Entre sus decisones más controvertidas está la de expulsar de la fortaleza a mendigos, ancianos, niños y demás "bocas inútiles" que no colaboraban en la defensa y a las que no podía alimentar. En sus memorias y cartas se quejó de Roque de Guruceta, jefe de la escuadra española en el Pacífico que, al conocer la derrota de Ayacucho, partió hacia Filipinas dejándole a su suerte en lugar de combatir a las escuadras peruanas y chilenas que bloqueaban la fortaleza asediada y las islas de Chiloé.
Los últimos de Perú
El fanático absolutista Pedro Olañeta, que como Rodil siguió luchando por su cuenta tras Ayacucho, murió en abril de 1825 en Tumusla, en el Alto Perú. Aún no se sabe si el disparo fatal vino de sus propios hombres. Se había negado a reconocer la Constitución de Cádiz en el trienio liberal y se consideraba "único defensor del trono y el altar". Los últimos focos realistas se apagaban poco a poco y en El Callao, la situación era cada vez más y más desesperada.
"¿Y todavía encontrará usted, general, un motivo de honor que autorice sus medidas? (...) Si el exceso de consideración al bien de mis semejantes; si el respeto que inspiran siempre los guerreros valientes no me alucina, yo distingo la línea hasta donde alcanzan los deberes de usted como general, y la que señalan los oficios de la humanidad", escribió a Rodil en julio de 1825 Manuel Blanco Encalada, almirante de la escuadra de bloqueo.
Desde Madrid, el rey celebró su resistencia en sus Consejos de Estado, pero no movió un dedo por ellos. En Perú siguieron encajando cañonazos y repeliendo asaltos. Los últimos días del asedio de aquel abandonado castillo del siglo XVII fueron un infierno. Rodil seguía confiando en que los refuerzos del rey estaban de camino, en algún punto del océano. Mientras, su plaza era bombardeada día y noche. El 19 de enero de 1826 Chiloé cayó en manos chilenas y el hechizo del brigadier se rompió. Comprendió que no había ninguna flota en camino.
El 23 de enero, capituló de forma honrosa ante Bartolomé Salom, general venezolano responsable del asedio. Junto al férreo gallego que llegó a ser presidente del Consejo de Ministros en tiempos de Isabel II, se entregaron 444 soldados y 870 civiles convertidos en delirantes muertos vivientes.
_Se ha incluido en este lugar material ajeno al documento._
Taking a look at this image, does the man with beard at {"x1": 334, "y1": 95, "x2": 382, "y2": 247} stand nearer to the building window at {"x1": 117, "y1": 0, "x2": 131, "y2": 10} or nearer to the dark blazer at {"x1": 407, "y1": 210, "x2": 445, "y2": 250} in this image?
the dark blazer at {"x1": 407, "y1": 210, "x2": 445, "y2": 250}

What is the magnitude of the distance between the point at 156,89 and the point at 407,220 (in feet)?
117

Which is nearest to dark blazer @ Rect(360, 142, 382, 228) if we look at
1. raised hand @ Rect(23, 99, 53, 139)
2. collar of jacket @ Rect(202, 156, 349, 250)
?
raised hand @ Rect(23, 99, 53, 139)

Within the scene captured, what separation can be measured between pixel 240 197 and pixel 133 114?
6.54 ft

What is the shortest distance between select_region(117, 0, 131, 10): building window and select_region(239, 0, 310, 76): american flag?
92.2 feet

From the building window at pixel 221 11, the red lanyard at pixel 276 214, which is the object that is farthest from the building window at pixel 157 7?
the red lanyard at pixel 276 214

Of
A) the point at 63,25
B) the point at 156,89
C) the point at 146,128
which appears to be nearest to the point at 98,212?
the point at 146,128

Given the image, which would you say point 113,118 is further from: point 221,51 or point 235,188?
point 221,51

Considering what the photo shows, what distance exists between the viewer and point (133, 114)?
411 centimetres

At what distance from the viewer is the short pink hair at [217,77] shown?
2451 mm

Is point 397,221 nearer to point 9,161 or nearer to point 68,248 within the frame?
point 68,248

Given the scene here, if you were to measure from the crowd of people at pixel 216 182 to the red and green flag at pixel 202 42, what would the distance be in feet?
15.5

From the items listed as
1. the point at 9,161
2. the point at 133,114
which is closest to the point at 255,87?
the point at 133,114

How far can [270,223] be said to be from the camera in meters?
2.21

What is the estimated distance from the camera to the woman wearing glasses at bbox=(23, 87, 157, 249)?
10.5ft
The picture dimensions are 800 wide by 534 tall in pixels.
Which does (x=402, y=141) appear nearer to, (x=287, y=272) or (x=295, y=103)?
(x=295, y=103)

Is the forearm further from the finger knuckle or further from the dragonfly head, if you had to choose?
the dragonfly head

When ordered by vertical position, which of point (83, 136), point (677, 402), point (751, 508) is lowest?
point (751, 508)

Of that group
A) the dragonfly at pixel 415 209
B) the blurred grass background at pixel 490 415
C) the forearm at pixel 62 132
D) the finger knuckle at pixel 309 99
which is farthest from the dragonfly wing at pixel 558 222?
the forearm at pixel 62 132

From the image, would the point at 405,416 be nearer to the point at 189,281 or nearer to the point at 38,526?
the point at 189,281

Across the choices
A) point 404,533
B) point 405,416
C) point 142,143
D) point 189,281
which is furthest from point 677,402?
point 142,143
Habían resistido uno de los asedios más horribles de todas las guerras de emancipación de la América hispana.
Amnistiados por su valor, los que quisieron fueron reembarcados a España donde, al igual que el resto de supervivientes del ejército realista de Perú, fueron conocidos como "los ayacuchos", una casta de soldados malditos cuyo crimen fue ver al Imperio español desvanecerse ante sus ojos.